Patricia M Osborne is married with grown-up children and grandchildren. She was born in Liverpool but now lives in West Sussex. In 2019 she graduated with an MA in Creative Writing (University of Brighton).
Patricia writes novels, poetry and short fiction, and has been published in various literary magazines and anthologies. She has two published novels, House of Grace and The Coal Miner’s Son and her debut poetry pamphlet ‘Taxus Baccata’ was published by The Hedgehog Poetry Press in July 2020.
She has a successful blog at Whitewings.com where she features other writers and poets. When Patricia isn’t working on her own writing, she enjoys sharing her knowledge, acting as a mentor to fellow writers and as an online poetry tutor with Writers’ Bureau.
First Day at Juniors
Behind the desk, legs tightly crossed, I inch up my hand. ‘Please Miss, may I be excused?’ The teacher slaps two thick rulers onto the desk and beckons me near. Head down I slope to the front, squeezing my thighs to stop wee leaking under my dress. Miss Evans holds her stare… I dart from the room. Bladder relieved, my tummy clenches, legs wobble at the penalty I now must face. Head bent, standing in the corridor, my hand hovers over the door handle– Miss Evans whips it open. She drags me back inside. I stretch out my arm– fingers clenched. She unfolds my hand.
Isolated
I’m the new kid, invisible to the girls playing Two Balls and long rope skipping on the playground. I wish I was back in Bolton sitting close to my carrot-haired Susan.
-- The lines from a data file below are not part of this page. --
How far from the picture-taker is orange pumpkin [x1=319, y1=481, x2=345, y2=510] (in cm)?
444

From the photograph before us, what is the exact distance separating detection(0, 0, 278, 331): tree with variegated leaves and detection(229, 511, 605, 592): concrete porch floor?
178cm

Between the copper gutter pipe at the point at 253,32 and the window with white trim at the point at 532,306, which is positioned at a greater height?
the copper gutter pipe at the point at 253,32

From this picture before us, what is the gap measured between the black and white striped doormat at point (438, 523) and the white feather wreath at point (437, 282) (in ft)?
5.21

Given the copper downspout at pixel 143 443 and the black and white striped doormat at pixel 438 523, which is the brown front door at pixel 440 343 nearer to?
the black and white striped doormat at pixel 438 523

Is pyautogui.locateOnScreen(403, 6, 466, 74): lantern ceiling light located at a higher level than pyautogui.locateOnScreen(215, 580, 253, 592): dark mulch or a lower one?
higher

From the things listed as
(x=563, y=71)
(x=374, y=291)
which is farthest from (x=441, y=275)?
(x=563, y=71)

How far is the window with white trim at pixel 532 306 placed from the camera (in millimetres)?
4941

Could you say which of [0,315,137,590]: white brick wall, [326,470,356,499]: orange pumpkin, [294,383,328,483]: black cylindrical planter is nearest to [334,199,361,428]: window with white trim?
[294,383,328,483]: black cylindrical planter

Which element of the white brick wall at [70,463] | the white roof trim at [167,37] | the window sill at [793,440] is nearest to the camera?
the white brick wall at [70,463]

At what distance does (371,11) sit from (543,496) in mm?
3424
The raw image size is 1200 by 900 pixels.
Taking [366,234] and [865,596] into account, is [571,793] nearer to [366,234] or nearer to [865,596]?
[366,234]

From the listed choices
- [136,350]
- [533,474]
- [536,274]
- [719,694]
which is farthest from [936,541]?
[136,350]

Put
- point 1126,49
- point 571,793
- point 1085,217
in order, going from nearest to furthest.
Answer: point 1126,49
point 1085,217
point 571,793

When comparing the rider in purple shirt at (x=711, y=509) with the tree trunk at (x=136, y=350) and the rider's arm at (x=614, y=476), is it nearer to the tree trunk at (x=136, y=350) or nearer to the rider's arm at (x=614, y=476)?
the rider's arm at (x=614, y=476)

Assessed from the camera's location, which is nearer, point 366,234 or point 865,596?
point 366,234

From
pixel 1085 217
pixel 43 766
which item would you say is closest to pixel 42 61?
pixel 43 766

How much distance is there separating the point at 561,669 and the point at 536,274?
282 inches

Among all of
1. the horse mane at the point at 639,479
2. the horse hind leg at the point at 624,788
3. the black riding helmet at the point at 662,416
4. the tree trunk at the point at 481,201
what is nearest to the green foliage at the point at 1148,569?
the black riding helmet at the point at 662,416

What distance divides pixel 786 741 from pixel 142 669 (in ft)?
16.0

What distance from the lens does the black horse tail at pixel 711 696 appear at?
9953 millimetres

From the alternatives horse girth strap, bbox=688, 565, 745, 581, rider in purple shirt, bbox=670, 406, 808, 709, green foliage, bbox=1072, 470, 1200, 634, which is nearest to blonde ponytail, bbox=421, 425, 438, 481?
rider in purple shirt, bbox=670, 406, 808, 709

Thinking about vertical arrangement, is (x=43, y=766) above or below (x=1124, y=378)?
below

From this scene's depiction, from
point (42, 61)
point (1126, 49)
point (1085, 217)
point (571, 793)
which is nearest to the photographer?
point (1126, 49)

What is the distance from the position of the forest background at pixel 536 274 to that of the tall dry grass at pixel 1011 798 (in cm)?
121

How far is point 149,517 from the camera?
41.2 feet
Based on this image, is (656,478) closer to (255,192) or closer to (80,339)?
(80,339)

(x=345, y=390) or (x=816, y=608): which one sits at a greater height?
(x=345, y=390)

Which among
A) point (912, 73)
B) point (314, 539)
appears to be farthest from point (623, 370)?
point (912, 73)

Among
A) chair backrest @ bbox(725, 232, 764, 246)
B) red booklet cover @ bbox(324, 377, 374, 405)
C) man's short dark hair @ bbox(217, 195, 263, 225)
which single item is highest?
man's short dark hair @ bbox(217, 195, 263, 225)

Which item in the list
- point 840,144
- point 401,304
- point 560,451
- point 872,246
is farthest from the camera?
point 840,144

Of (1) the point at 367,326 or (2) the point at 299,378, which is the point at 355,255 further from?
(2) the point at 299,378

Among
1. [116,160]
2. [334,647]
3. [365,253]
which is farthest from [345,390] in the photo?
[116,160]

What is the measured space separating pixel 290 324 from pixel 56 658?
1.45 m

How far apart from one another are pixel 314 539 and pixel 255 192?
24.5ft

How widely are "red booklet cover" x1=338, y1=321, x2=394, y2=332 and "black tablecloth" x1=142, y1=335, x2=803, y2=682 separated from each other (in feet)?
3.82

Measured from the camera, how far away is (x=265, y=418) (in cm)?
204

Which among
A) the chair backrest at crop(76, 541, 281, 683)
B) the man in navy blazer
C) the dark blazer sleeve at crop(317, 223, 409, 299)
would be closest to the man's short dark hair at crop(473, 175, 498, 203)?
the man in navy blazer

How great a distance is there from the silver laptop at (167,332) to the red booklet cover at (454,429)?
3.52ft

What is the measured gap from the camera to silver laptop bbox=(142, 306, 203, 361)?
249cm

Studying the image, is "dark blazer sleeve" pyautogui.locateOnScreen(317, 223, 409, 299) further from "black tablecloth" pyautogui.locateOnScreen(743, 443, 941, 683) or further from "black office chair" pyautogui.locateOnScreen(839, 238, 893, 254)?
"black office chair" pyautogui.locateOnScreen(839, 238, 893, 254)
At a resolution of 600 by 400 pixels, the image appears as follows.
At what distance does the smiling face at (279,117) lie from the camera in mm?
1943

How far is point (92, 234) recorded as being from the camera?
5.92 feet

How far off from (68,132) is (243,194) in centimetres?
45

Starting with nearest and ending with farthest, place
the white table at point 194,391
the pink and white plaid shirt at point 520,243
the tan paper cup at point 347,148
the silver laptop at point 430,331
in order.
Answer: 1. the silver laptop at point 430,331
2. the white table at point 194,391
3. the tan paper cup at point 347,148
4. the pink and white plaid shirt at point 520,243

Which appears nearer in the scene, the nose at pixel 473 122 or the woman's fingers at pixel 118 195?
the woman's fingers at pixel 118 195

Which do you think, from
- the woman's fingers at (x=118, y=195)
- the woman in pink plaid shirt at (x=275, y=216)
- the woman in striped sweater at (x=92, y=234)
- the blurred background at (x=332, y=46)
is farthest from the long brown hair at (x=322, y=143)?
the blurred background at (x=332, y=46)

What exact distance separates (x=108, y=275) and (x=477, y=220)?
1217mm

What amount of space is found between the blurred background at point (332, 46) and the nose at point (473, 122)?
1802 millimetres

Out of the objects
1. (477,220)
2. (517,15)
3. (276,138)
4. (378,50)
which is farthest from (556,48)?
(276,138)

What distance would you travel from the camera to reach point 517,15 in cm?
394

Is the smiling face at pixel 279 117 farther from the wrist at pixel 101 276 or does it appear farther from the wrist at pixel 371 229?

At break time we’d wait by the locked gate for Senior boys to pass us pear drops through the black railings. The bell on the puce wall vibrates, children crowd into the building, laughing and chatting. I follow, shuffle round, back and forth, late for class, past identical staircases, toilets, cloakrooms, coats, blue doors, yellow walls– I reach a Post Office-like window, peep through the grille, holding back. ‘Please Miss, I’m lost.’
TV Wonder
Ice inside my bedroom window vanished once central heating shot the mercury sky-high. Black and white televisions with tiny screens projected Dalek terror. We crept in twos to the spooky backyard privy. Curled up on the floor in pjs, Mum brought us a cuppa while we witnessed Neil Armstrong bunny-hop on the moon. Transmission terminated, buzzing drilled my consciousness. We plugged in our first colour TV, switched off the lights, rubbed hands, smiled– watched with wonder, hooked on Dallas and Dynasty. A red telephone box at the corner of our street left stranded – desecrated – vandalised– replaced with a home phone at the spin of a dial– Mobiles to keep track of my young, angst replaced ease when offspring ignored ringtones. On the turn of the century, Big Ben chimed, we linked arms to sing ‘Auld Lang Syne,’ chrysanthemums exploded in clouds reflecting on The Thames, London Eye illuminated spectrums of light welcoming the arrival of the Millennium.